# Lake Martin advice



## Boondocks (Oct 6, 2007)

I am taking my kids to Lake Martin this weekend. We have never been and need some help. I will have access to a pontoon boat and we are staying near Harbor Pointe marina. Any advice on fish, fishing tips and locations would be greatly appreciated. Thanks in advance!

Dave


----------



## hotshot (Jun 5, 2009)

fisrt off, if you are going to be traveling any distance away from your dock and dont know martin that well, get you a map at very least. i have been on martin alot and you can get lost really easy. You can always find your way back but it is so big, depending on how long it takes you to find your way back, gas can become an issue. Aside from that, if you want to have some real fun fishing, go ahead and hire you a guide and do a full day of striper/hybrid fishing.
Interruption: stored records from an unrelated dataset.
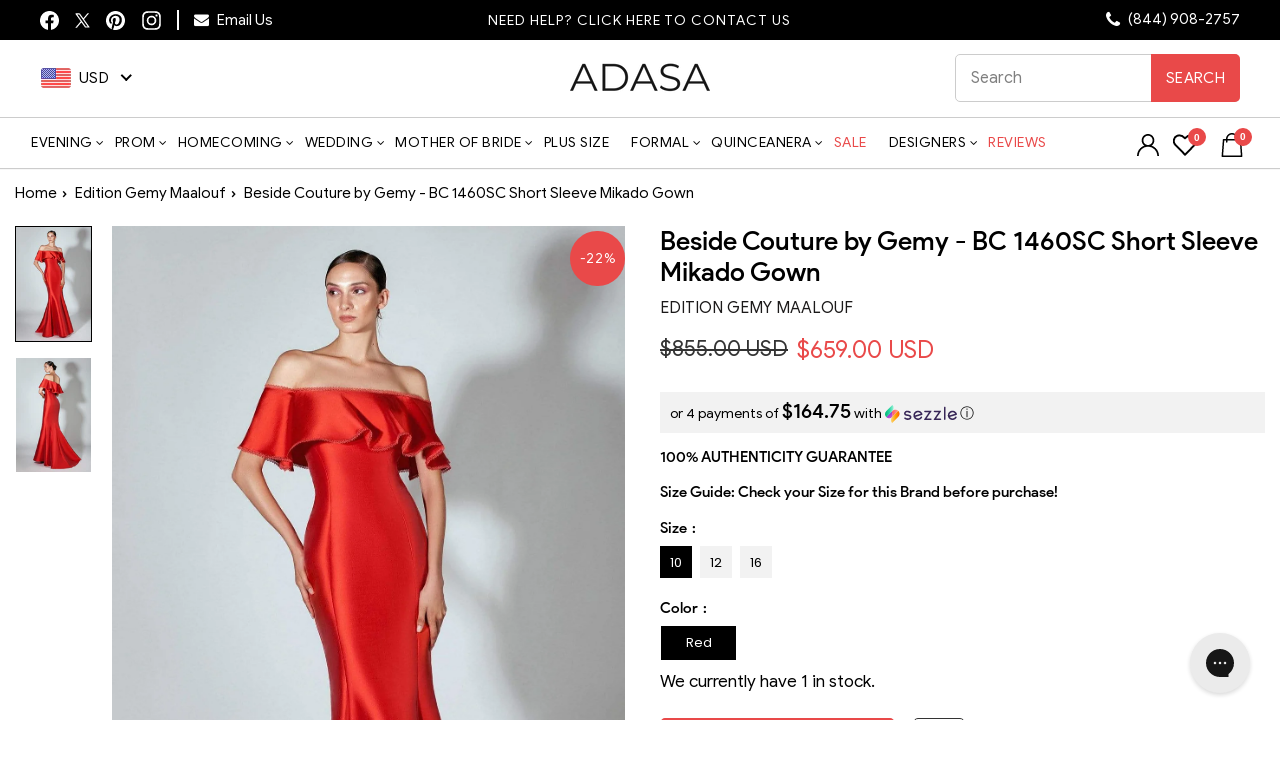

--- FILE ---
content_type: text/html; charset=UTF-8
request_url: https://api.reviews.io/json-ld/product/richsnippet?sku=beside_BC%201460-RED-0%3Bbeside_BC%201460-RED-2%3Bbeside_BC%201460-RED-10%3Bbeside_BC%201460-RED-12%3Bbeside_BC%201460-RED-16%3B39528401240158%3B39528401305694%3B39528401371230%3B39528401436766%3B39528401502302%3B6621803380830%3Bbeside-couture-by-gemy-bc-1460sc-short-sleeve-mikado-gown&store=adasa.com&url=https://adasa.com/products/beside-couture-by-gemy-bc-1460sc-short-sleeve-mikado-gown&data=true
body_size: -71
content:
{
	"@context" : "http://schema.org",
	"@type" : "Product"

  			
		    ,"name" : "Beside Couture by Gemy - BC 1460SC Short Sleeve Mikado Gown 0 / Red",
		"image" : "https://cdn.shopify.com/s/files/1/0270/0269/9870/products/beside-couture-by-gemy-bc-1460-ruffled-off-shoulder-mermaid-dress-special-occasion-dress-0-red-12144006922323_ce4a266f-9095-4a4d-83e2-e57912f58a2f.jpg?v=1633807751",
				"sku" : "beside_BC 1460-RED-0"
		    
}
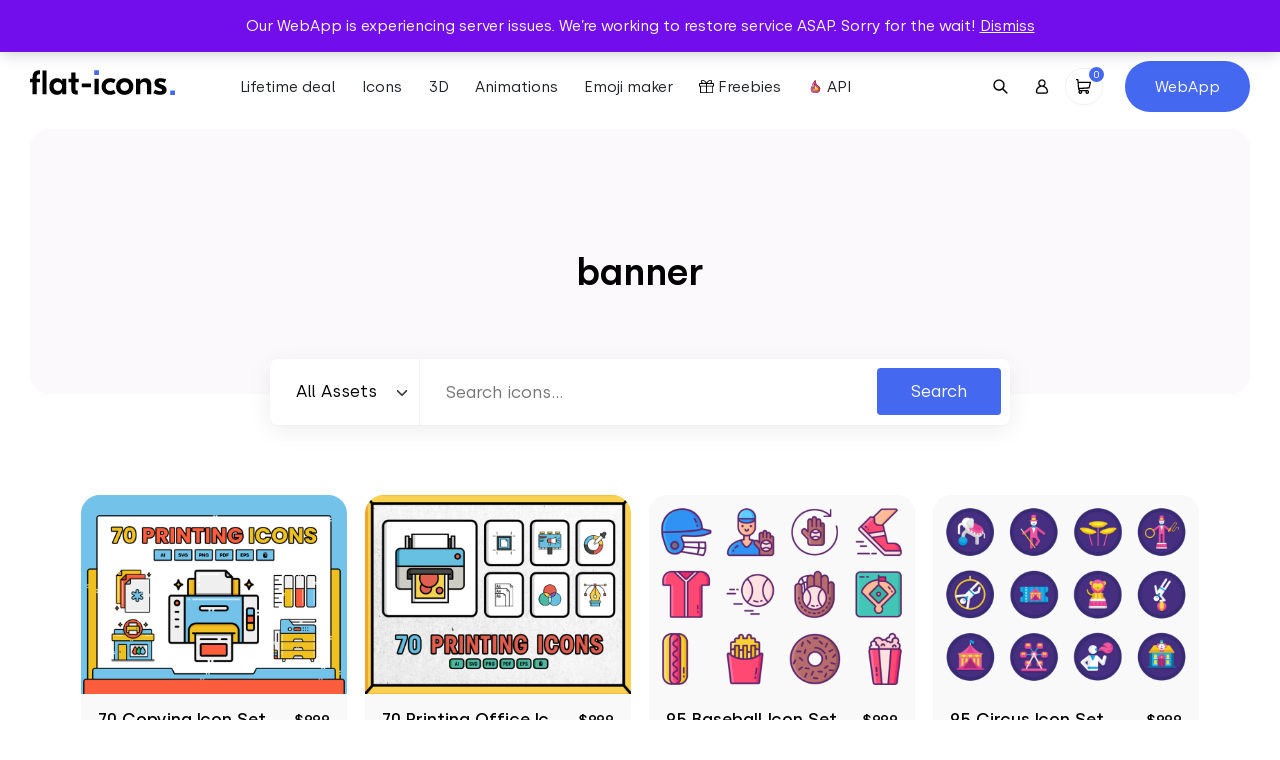

--- FILE ---
content_type: image/svg+xml
request_url: https://flat-icons.com/wp-content/themes/flat-icons/assets/images/404.svg
body_size: 1625
content:
<svg xmlns="http://www.w3.org/2000/svg" id="Layer_1" x="0" y="0" version="1.1" viewBox="0 0 400 200" xml:space="preserve"><style>.st2,.st3{stroke:#97a4af;stroke-width:4;stroke-linecap:round;stroke-linejoin:round;stroke-miterlimit:10;fill:none}.st3{opacity:.5}</style><path d="M154 198h80" class="st2"/><circle cx="109" cy="127" r="1" class="st3"/><circle cx="116" cy="99" r="1" class="st3"/><circle cx="78" cy="119" r="1" class="st3"/><path d="M242 198h8m-108 0h4" class="st2"/><path d="m109 149-2.5 5.7M98 105l-10-4m3-41-5.5 4.4" class="st3"/><path d="M29 142H2m268 0h83m-43 0v-32m0 20h4c2.2 0 4-1.8 4-4v-8m-8 6h-4c-2.2 0-4-1.8-4-4v-4m96 26h-35" class="st2"/><path d="M375 161h-12v-25c0-1.1.9-2 2-2h4c6.6 0 12-5.4 12-12V98.8c0-2.3-2-4.2-4.4-4-2.1.2-3.6 2.1-3.6 4.2v21c0 3.3-2.7 6-6 6h-2c-1.1 0-2-.9-2-2V75.2c0-2.6-1.9-4.9-4.5-5.2-3-.3-5.5 2.1-5.5 5v38c0 1.1-.9 2-2 2h-2c-3.3 0-6-2.7-6-6V98.2c0-2.1-1.5-4-3.6-4.2-2.4-.2-4.4 1.6-4.4 4v13c0 6.6 5.4 12 12 12h4c1.1 0 2 .9 2 2v36h-6M47 150h-8v-31c0-1.1.9-2 2-2h4c6.6 0 12-5.4 12-12V95c0-2.3-2-4.2-4.4-4-2.1.2-3.6 2.1-3.6 4.2v7.8c0 3.3-2.7 6-6 6h-2c-1.1 0-2-.9-2-2V83c0-2.9-2.5-5.3-5.5-5-2.6.2-4.5 2.6-4.5 5.2V115c0 1.1-.9 2-2 2h-2c-3.3 0-6-2.7-6-6v-1.8c0-2.1-1.5-4-3.6-4.2-2.4-.2-4.4 1.6-4.4 4v4c0 6.6 5.4 12 12 12h4c1.1 0 2 .9 2 2v23h-4" style="fill:#f9fafa;stroke:#97a4af;stroke-width:4;stroke-linecap:round;stroke-linejoin:round;stroke-miterlimit:10"/><path d="M92 142H39M210.8 12.4h-11.6c-9.9 0-16.3.8-25 4m-44.9 37c6.6-11.7 16-21.6 27.3-28.8m-5 132.1c-10.9-8.1-19.7-18.9-25.4-31.5m73 47.2h2.4c8.2-.2 16.4-1.9 24.1-4.7 3.6-1.3 7-3 10.3-4.9l3.1-1.8m36.8-91.3c2.1 7.2 3.3 14.8 3.3 22.7 0 15.1-4.2 29.1-11.4 41.2M227.2 17.4c12.4 4.6 23.3 12.2 31.9 22M151.7 76.6c1.1-3.3 2.6-6.6 4.4-9.6 1.9-3.3 6.4-3.9 9.3-1.4 2.5 2.2 6.4 2 8.6-.5l6.1-6.8c.9-1 2.2-1.7 3.6-2l15.5-2.4m-31.4 77.4c-6.9-5.5-11.9-12.5-15-20.2-2.1-5.3-3.3-10.9-3.6-16.6m62.6 46.3c-8.2 2.1-16.9 2.2-25.3 0m31.7-94.7c4.3 1.8 8.5 4.2 12.3 7.3 6 4.8 10.5 10.7 13.6 17.1m-70.5-21.1c7.1-4.2 15.1-6.6 23.2-6.9m2.4 34.9c8.3 0 15 6.7 15 15m-15 15c-6.6 0-12.1-4.2-14.2-10.1-1.3-3.8-3.4-7.3-6.3-10l-1-.9c-1.7-1.6-1.4-4.4.5-5.6l8.5-5.4" class="st2"/><path d="m184.2 13.8 3.1 7.5c1.5 3.7-.6 8-4.5 9l-11.6 3m-18.5 4 5.7-5c2-1.8 5-2.2 7.4-1l.9.5c1.9 1 3.3 2.8 3.6 4.9l.1.7c.4 2.7-.9 5.4-3.2 6.8l-9.2 5.4c-.9.5-2 .9-3.1.9l-8.8.4c-3.5.2-6.2 2.9-6.4 6.4l-.4 9.9m5.9 11.8v-4.2c0-3-2.1-5.7-5-6.5-4-1-8 1.7-8.3 5.9L131 84m88.9-56.6-5.8-3c-2.4-1.2-3.9-3.8-3.7-6.6l.6-7.5c.4-4.4 4.8-7.3 9-5.8l14.6 5.3m.6 18.6.2 4.5c.2 4.6-4.2 8.1-8.6 6.8-3.7-1.1-7.6 1.1-8.5 4.9l-3.5 14.8c-.8 3.5-4.3 5.8-7.9 5l-6.2-1.3M210.8 45h-6.9c-3.4 0-6.3-2.5-6.7-5.9l-.1-1c-.5-4 2.6-7.5 6.7-7.5h4m56 56-6.7-12.5c-2.2-4.1-7.3-5.9-11.6-4l-3.6 1.6c-3.9 1.8-6.1 6-5.1 10.2l1.3 5.8m22.2-28-3.6-5.4c-3.5-5.2-2.1-12.2 3-15.7s12.1-2.2 15.7 2.8l3.1 4.4" class="st2"/><path d="m267.8 48.8 9.5 8.4c4.1 3.6 2.8 10.3-2.4 12.2l-8.4 3m-34.4-17.6 8.1-.8m9.7-23.4-5.4 2.8m-2.7-8.8 8.4-2.9m-53.3-9.3L201 7m-13.7 14.3 9.6 1.1m-11.6 22-3.6-5m-.8 18.2-13.1-.1m-11.2-7.3-4.9 8.3m-3.3-27.9-.4-8.2m16.5-9.6 5.3 1.4c3 .8 4.8 4 3.8 7l-1.3 4.3m-34.4 50.6v4.7c0 6.5 5.2 11.9 11.7 12 6.2.2 11.4-4.4 12.2-10.5l.9-7m9.9 82-4.3-9.2c-2.8-6-2.4-13 1.2-18.5l2.1-3.3c1.1-1.7 2.7-2.9 4.6-3.5l16.6-5.1" class="st2"/><path d="M176.6 144.5h2.5c3.4 0 6.4-2.3 7.3-5.7l1.8-4.8c1.2-3.3 4.2-5.6 7.6-5.9l3.4-.4m60.4-31.8c2.4 6.8-2 14.1-9.1 15.2l-5 .7c-3.4.5-6.9-.5-9.4-2.8l-5.9-5.3" class="st2"/><path d="m258.8 105.3 5.7-3.7 8.6-7.1m-65.8 23.9-4.4-3.6c-1.9-1.6-2.9-3.9-2.7-6.4.3-3.9 3.4-6.9 7.2-7.1l6.7-.3m.1 11.1 14.3 3c1.7.3 3.2 1.2 4.3 2.5l6.7 7.9c3 3.6 2.1 9-1.9 11.4l-4.5 2.7m-7.9 10.9h-5.6c-3.9 0-7.2-3-7.6-6.9l-.9-9.3c-.4-3.9 2.3-7.5 6.2-8.2l4.7-.9m26.4 9.2 9.4-3.8 4.8 2.2h2.3c4.8.1 7.2 8.4 4.2 12.1l-.2.2L257 155M227.2 51l-4.7 16.1 1.3 12.8m-36.5-11 1.1.2c4.5.8 8.1 4.2 9.2 8.7 1 4.3-.6 8.9-4.1 11.6l-3.2 2.5m59.9 72.3H243c-2.5 0-4.7-1.8-5.3-4.2l-.6-2.5c-.6-2.7.2-5.5 2-7.5m-52.6 1.9 3.2 1.4c5.5 2.4 8.9 7.9 8.7 13.9-.1 1.7-.4 3.3-1 4.8-3.5 9.1-17 7.3-18.3-2.3" class="st2"/><path d="m187.3 166.9-4.6-5.8c-2.6-3.2-6.9-4.4-10.7-2.8-2.8 1.1-4.9 3.5-5.6 6.4l-2.8 10.9m-9.5-5.2-1-1c-3.7-3.7-3.5-9.7.4-13.2 3-2.6 3.9-6.8 2.3-10.4l-3.4-7.7m.4-27 12.9-1.4M135.6 141l-1.6 9.5M116 77l-8 2m24-30.2-.8-8.1m148 43.9 4.1 3.1m-7.8 28.5h-8.8m-39.5 50.9-2 6.6m-11-2.8-5-4.2m-10-24.3 3-5.7m-44-15.6-3 3.6m25-31-10 8m-33.9 16.7-6.5-5.5m148-5.5 6.2 6.6m-37.8-15.3-1.3-9.2c-.4-2.6-2.8-4.3-5.4-3.8-3.3.7-6.2 2.8-7.7 5.9l-1.6 3.2m-48 24.9-2-8m-15 56 5 4M221 5l3-3m29.5 108.7-2.3 10m4.8 9.3v6m6 13 1 7m-1-8-13-3m132 16h2" class="st2"/></svg>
Crappie under dock lights are pretty easy to find at night up there but striper fishing is where its at on lake martin. The problem you have is that you prolly dont have good enuf electronics nor the time to find them. A good guide on martin wont cost anything near what a gulf trip would cost you but your kids will have a ball. when i take my 10 y/o son striper fishing, he usually has to quit at some point just from being exausted from fighting them things.


----------



## grey ghost (Jul 24, 2011)

i have not fished martin, but been there several times, awsome lake, deep, clear, clean!


----------



## cablechris (May 3, 2011)

A map is a must... found out the hard way. But its is fun fishing for sure.


----------



## nojerseydevil (Jan 23, 2009)

Water is very clear. Use baits similar to hatch or really fast lures.

NJD


----------



## Slip Knot (Apr 24, 2009)

NJD is right. You can see SEVERAL feet deep most of the time so light line and carolina rig finesse worms generally work well in the right locations for bass. Watermelon, green pumpkin, or cotton candy colors have worked well for me in the past. 

Due to all the boat traffic this time of year, I would focus on the crappie at night around the docks with the kids. 

Also, X2 on the striper guide.


----------